La importancia de la agricultura familiar
Más del 60 por ciento de los alimentos que se consumen en los hogares argentinos sale de pequeñas extensiones de tierra donde se llevan a cabo actividades agrícolas realizadas por familias que, por lo general, tienen dificultades para acceder a créditos para fines productivos. De ahí la importancia de la reciente decisión del Banco Nación de promover la inclusión financiera de este sector con medidas que faciliten las inversiones en capital de trabajo y la compra de insumos.
Casi un 70 por ciento de las empresas agrícolas y ganaderas productivas registradas en el Censo Agrícola y Ganadero que contiene datos de todo el país están constituidas por organizaciones familiares. Según la FAO, el mapa productivo argentino muestra una gran heterogeneidad en lo que hace a la agricultura familiar, aunque distintos economistas coinciden en señalar que uno de las características comunes de estos emprendimientos es la dificultad para el acceso a líneas de créditos.
Por eso merece destacarse la decisión de las nuevas autoridades del Banco Nación de impulsar una banca pública “que esté al lado de los que más necesitan”, como señaló el director de la entidad, Claudio Lozano, al anunciar esta semana la conformación de un Consejo Consultivo de la Economía Social y Popular para vincular a los actores de la producción de la agroecología con los distintos canales de financiamiento para ayudar al crecimiento. La decisión de avanzar en ese sentido no es menor, sobre todo si se tiene en cuenta que la entidad, durante la gestión macrista, se había orientado a beneficiar a los grupos más grandes. Según informó el Banco Nación el Consejo Consultivo está integrado por asociaciones que representan a los sectores de la agricultura familiar, a unidades productivas pequeñas, comunidades indígenas, y cooperativas, entre otros actores de las economías regionales. La idea es promover medidas que faciliten la bancarización del sector y promuevan la implementación de líneas de financiamiento e incentivos para programas de arraigo en zonas rurales. Sobre este último punto, debe recordarse que en las últimas décadas el país experimentó un fuerte éxodo rural de jóvenes que abandonaron los campos para ir a vivir en centros urbanos donde se registra un grave déficit habitacional. Ese proceso hizo que en la actualidad más del 90 por ciento de la población del país se concentre en los centros urbanos.
La ONU también hizo un llamado a los gobiernos a apoyar los emprendimientos de las familias rurales y por eso lanzó el decenio de la Agricultura Familiar que concluye en 2028. Por su parte, el Papa Francisco en varios de sus mensajes pastorales destacó el rol fundamental que tiene la familia en la tarea de avanzar hacia prácticas agrícolas más sustentables que garanticen alimentos para todos. Es que, a nivel global, más del 90 por ciento de todas las granjas del planeta producen el 80 por ciento de los alimentos del mundo, lo que revela la importancia que tiene este sector. En ese sentido, un informe de la FAO señala que, tanto en los países desarrollados como en las naciones en desarrollo, la agricultura familiar es la forma predominante de producción agrícola, así como una fuente primaria de alimentos. Para la FAO la denominación “agricultores familiares” abarca a campesinos, miembros de pueblos indígenas y de comunidades tradicionales, pescadores, agricultores de montaña, pastores y muchos otros colectivos que representan a todas las regiones del mundo.

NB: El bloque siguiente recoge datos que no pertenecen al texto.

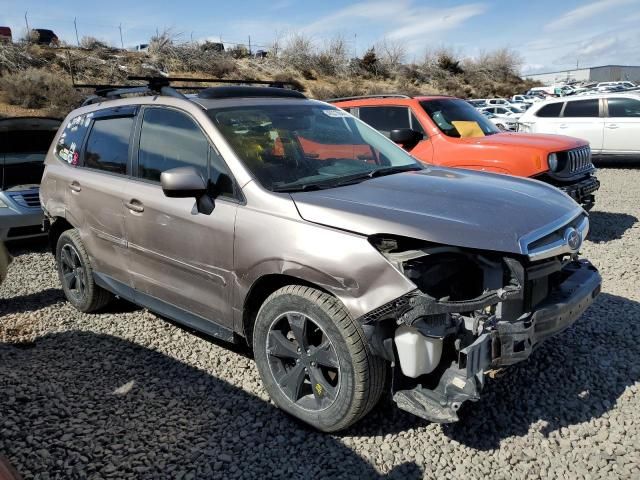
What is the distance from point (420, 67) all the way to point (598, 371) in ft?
173

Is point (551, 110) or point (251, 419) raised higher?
point (551, 110)

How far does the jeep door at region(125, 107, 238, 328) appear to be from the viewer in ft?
10.8

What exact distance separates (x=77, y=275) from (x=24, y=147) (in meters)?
4.42

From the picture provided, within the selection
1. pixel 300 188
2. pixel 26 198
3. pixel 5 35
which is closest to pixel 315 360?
pixel 300 188

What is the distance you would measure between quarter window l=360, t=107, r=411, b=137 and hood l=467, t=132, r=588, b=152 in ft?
3.47

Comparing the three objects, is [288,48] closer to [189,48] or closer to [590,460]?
[189,48]

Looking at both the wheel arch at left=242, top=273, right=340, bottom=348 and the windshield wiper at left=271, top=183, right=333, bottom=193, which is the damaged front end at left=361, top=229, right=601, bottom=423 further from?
the windshield wiper at left=271, top=183, right=333, bottom=193

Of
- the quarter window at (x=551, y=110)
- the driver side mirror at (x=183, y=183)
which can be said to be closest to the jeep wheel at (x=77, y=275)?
the driver side mirror at (x=183, y=183)

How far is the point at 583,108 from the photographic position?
1267 cm

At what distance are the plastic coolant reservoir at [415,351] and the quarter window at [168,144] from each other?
166 centimetres

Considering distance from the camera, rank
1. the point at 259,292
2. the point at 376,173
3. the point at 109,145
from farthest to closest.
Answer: the point at 109,145, the point at 376,173, the point at 259,292

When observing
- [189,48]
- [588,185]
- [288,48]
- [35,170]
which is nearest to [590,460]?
[588,185]

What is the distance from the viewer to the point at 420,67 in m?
52.5

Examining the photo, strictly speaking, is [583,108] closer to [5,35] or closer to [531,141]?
[531,141]
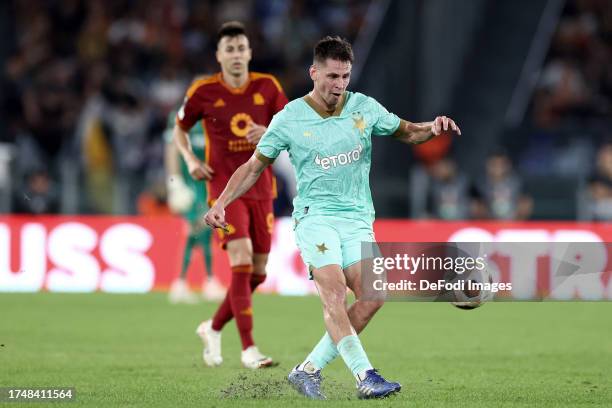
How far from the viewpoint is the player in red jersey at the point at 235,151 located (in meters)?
9.98

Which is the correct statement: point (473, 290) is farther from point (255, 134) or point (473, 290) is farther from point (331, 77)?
point (255, 134)

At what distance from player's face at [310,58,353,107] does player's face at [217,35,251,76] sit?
8.18 ft

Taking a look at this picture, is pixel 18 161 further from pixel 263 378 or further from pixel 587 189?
pixel 263 378

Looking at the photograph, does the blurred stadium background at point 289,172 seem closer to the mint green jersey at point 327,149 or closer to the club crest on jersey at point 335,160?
the mint green jersey at point 327,149

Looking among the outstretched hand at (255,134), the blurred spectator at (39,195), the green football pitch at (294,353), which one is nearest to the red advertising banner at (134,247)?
the blurred spectator at (39,195)

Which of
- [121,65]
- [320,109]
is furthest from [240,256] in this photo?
[121,65]

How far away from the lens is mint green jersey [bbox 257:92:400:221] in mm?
7770

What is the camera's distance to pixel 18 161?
20.9m

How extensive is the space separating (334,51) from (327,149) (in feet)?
1.91

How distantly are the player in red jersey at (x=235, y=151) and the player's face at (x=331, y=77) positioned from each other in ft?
7.39

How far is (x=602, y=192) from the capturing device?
18.7 m

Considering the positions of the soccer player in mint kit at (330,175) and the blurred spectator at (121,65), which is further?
the blurred spectator at (121,65)

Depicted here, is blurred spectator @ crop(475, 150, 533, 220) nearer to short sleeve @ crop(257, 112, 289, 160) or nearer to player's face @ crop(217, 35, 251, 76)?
player's face @ crop(217, 35, 251, 76)

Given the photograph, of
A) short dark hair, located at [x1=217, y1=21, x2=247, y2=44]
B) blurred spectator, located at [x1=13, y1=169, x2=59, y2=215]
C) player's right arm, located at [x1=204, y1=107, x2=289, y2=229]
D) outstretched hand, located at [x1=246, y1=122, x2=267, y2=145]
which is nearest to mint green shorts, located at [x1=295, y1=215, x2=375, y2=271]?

Debe recordarse que la Argentina vivió entre 2015 y 2019 un ciclo con políticas desfavorables para las familias rurales. El desmantelamiento de la Secretaría de Agricultura Familiar, así como los recortes en planes rurales dispuestos en ese período por Trabajo de la Nación, y la desaparición del régimen del monotributo social agropecuario, fueron señales muy claras del desinterés por los sectores más vulnerables del campo.
La Agricultura Familiar es un modelo productivo de gran importancia para la Argentina. Por eso es necesario que se facilite el acceso al crédito a los pequeños productores para que tengan mayores oportunidades de generar empleo genuino en las zonas rurales. Es necesario apostar a los sectores que ayudarán a poner en marcha la producción. En ese sentido, la banca pública desempeña un rol clave en estos tiempos en los que el país necesita fomentar el trabajo y apuntalar la labor de los que aportan dinamismo a las economías regionales, donde la agricultura a pequeña escala cumple también una tarea valiosa en la larga lucha por la erradicación del hambre y la pobreza.